# Example: Virtual Detector with Visualization in HyperSpy

An example how to process a pixelated STEM dataset from an HDFS filesystem. 

Prerequisites: 

 * a python3.6 virtualenv with all requirements installed
  * ``pip install -e .`` in your LiberTEM source dir
  * ``pip install hyperspy hyperspy_gui_ipywidgets hdfs3`` for additional dependencies
  * hdfs3 might need some care as it depends on libhdfs3 which needs to be built first...
 * a running HDFS installation (single node is fine)
 * a dataset imported onto the HDFS filesystem with the ``ingest`` prototype
  * example call: ``$ python ingest.py ~/Data/EMPAD/scan_11_x256_y256.emd experimental/science_data/data test/``
  * ``experimental/science_data/data`` is the path to the HDF5 DataSet that contains your data, ``test/`` is the destination on the Hadoop filesystem

In [1]:
%matplotlib nbagg

We disable threading in OpenBLAS because it would interfere with the dask multiprocessing and because OpenBLAS likes to call ``sched_yield`` for no discernable reason

In [2]:
import os
os.environ["OMP_NUM_THREADS"] = "1"
os.environ["OPENBLAS_NUM_THREADS"] = "1"

Import our dependencies. There may be some warnings about ``hyperspy_gui_traitui`` and so on which can be safely ignored (you do need ``hyperspy_gui_ipywidgets`` though):

In [3]:
from libertem.dataset.hdfs import BinaryHDFSDataSet
from libertem.executor.dask import DaskJobExecutor
from libertem.job.masks import ApplyMasksJob
from libertem.utils import _make_circular_mask
import numpy as np
import hyperspy.api as hs
import matplotlib.pyplot as plt

  from ._conv import register_converters as _register_converters


Now onto our masks. Many problems in pixelated STEM can be solved by element-wise matrix multiplication and summation of a mask onto each frame, including virtual detector.

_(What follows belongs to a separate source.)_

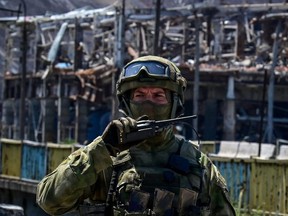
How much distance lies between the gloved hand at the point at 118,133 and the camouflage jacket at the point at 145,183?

Here we define some simple radial masks: 

In [4]:
masks=[
    # random noise for comparison
    np.random.randn(128, 128),
    
    # summation of all pixels:
    np.ones(shape=(128, 128)),
    
    # small radial mask at the center of the frame:
    np.ones(shape=(128, 128)) * _make_circular_mask(
        centerX=64, centerY=64,
        imageSizeX=128, imageSizeY=128, radius=15
    ),
    
    # large radial mask:
    np.ones(shape=(128, 128)) * _make_circular_mask(
        centerX=64, centerY=64,
        imageSizeX=128, imageSizeY=128, radius=50
    ),
    
    # ring, built from a large radial mask minus a smaller radial mask:
    np.ones(shape=(128, 128)) * (
        _make_circular_mask(
            centerX=64, centerY=64,
            imageSizeX=128, imageSizeY=128, radius=50
        ) &
        (~_make_circular_mask(
            centerX=64, centerY=64,
            imageSizeX=128, imageSizeY=128, radius=45
        ))
    ),
]

# visualize all masks:
for mask in masks:
    fig, axes = plt.subplots()
    axes.imshow(mask)

<IPython.core.display.Javascript object>

<IPython.core.display.Javascript object>

<IPython.core.display.Javascript object>

<IPython.core.display.Javascript object>

<IPython.core.display.Javascript object>

Here we define the ``stackheight``. It says how many frames we process at once. Our dataset has ``128×128`` frames at 8 bytes per pixel, so 8 frames are exactly 1 MB. As my laptop CPU has a L3 cache with a capacity of 8MB, using 4 threads means the working set fits into the L3 cache, even with room for about 32 masks.

In [5]:
stackheight = 8

Using ``BinaryHDFSDataSet`` we define the input dataset including parameters for connecting to the HDFS namenode, and the ``stackheight`` we set above. With ``ApplyMasksJob`` we define the operation we want to do on the dataset: apply masks. Finally, with ``DaskJobExecutor`` we define the execution environment - we want to use dask in this case, with a scheduler running on the local computer.

In [6]:
ds = BinaryHDFSDataSet(index_path="test/index.json", host='localhost', port=8020, stackheight=stackheight)
job = ApplyMasksJob(dataset=ds, masks=masks)  # if you want to test with just a single mask, pass masks[-1:] to select just the last one

executor = DaskJobExecutor.make_local(cluster_kwargs={})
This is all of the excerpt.